How Do Single Jewish Women Stay Inspired?

30 05 2010

Excerpted from Rebbetzin Tziporah Heller’s Question and Answer series on Naaleh.com

visaQuestion:I constantly hear women asking how to keep inspired on Shabbat and Yom Tov when they have to meet the physical demands of marriage and a young family. I know so many single women, myself included, who would love to be married. We have ample free time to learn and daven but Yiddishkeit is built around the family. It is heartbreaking to be alone at these times. Even if I do get invited out, it’s still not my own family no matter how nice the hosts are. I know we have to have bitachon and accept that this is what Hashem wants at this time. Can you offer any other words of inspiration or encouragement?

Answer:
When someone complains about something you personally don’t have, it’s like a dagger in your heart. When a childless woman hears a mother griping about her baby, or when a man who is unemployed listens to people complaining about the crowding on commuter trains, or when someone who is breaking his head over gemara and is just not getting it, hears people discussing the cons of an exclusive yeshiva or kollel, it’s not easy.

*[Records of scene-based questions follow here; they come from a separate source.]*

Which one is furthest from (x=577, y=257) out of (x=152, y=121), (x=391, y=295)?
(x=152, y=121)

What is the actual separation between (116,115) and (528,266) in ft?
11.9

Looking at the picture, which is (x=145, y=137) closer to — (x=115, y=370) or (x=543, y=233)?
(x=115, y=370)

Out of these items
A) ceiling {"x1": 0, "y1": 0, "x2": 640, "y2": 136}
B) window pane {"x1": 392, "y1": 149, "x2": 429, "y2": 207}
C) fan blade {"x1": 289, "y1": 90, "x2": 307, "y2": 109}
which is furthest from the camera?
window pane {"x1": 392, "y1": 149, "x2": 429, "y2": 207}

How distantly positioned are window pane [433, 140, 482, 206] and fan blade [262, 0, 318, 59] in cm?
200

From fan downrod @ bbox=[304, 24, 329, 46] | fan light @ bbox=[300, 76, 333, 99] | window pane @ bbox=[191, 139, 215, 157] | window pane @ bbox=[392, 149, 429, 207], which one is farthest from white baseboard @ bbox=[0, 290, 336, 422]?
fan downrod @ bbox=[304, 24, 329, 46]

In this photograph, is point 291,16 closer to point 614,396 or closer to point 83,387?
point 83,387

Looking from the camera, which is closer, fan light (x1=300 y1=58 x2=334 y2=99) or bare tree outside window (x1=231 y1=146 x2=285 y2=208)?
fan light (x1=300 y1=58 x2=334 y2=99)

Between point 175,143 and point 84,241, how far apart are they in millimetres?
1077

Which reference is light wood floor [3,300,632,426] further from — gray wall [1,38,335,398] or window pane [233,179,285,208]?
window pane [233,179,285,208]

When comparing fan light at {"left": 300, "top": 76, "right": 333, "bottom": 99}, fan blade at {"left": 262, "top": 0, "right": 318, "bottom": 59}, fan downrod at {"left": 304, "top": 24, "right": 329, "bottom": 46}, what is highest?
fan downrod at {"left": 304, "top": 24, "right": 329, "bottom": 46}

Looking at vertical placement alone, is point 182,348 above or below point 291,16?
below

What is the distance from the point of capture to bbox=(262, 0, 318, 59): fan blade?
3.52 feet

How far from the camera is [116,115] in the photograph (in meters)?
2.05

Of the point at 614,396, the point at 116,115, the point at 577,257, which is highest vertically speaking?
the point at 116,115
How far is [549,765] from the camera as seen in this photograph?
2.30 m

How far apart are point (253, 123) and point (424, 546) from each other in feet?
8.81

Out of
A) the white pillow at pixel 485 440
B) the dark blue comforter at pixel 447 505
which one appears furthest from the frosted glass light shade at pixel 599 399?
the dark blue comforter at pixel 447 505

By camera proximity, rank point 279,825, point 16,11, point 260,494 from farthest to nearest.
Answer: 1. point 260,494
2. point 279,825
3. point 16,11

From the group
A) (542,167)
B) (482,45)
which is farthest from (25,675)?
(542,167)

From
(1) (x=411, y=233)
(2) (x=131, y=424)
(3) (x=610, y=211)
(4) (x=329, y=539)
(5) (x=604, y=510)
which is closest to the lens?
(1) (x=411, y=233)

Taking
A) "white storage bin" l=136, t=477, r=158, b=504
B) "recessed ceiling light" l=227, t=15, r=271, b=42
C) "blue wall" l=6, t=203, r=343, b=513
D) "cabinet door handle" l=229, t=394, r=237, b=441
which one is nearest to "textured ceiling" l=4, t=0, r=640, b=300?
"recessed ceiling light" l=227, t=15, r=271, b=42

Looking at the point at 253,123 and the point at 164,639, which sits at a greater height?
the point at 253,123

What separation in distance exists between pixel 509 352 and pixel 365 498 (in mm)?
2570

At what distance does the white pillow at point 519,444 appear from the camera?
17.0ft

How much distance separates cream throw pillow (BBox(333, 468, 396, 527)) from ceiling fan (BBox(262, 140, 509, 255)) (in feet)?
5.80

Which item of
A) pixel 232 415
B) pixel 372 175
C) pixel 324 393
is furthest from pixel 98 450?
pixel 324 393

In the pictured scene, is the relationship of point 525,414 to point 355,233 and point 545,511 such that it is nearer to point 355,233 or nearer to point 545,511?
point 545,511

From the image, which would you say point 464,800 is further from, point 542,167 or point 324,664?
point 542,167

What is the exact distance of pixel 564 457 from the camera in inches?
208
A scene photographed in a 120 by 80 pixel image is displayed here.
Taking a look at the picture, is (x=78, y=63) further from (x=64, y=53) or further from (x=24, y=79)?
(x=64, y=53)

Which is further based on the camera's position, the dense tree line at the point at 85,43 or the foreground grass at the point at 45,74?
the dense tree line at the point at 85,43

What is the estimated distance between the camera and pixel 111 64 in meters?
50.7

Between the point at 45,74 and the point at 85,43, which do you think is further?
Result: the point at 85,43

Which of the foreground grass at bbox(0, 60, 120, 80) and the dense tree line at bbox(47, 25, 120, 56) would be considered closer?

However, the problem here is really kinah, emotional dishonesty. Nobody knows what their purpose is in life is and what the moment holds. Someone else’s tools will not get you closer to your mission in life. If you’re single and Divine Providence led you to live far away from your family, then accept this as Hashem’s will and use the opportunity to develop yourself inwardly. Attaining a higher level of bitachon may be your entire purpose of living. Of course you can counter that your situation is unsatisfactory. Your feelings are completely natural, but call it by its right name, which is kinah. Accept that life is a process and it takes a long time to get past this midda. In fact, many people never succeed.
How do you begin? The Ibn Ezra tells a parable about a country yokel who went to the big city one day and caught sight of the princess during a parade. Would the yokel ever consider the princess his bashert? Of course not, because she lives in an entirely different world than he does. The Ibn Ezra says each person is a complete universe unto himself. No one else’s world has anything to do with your world. Look at your own universe and see what it offers. Open your eyes to the courage, self sufficiency, and deveikut that you could potentially develop and realize that for the moment this indeed is where you should be going.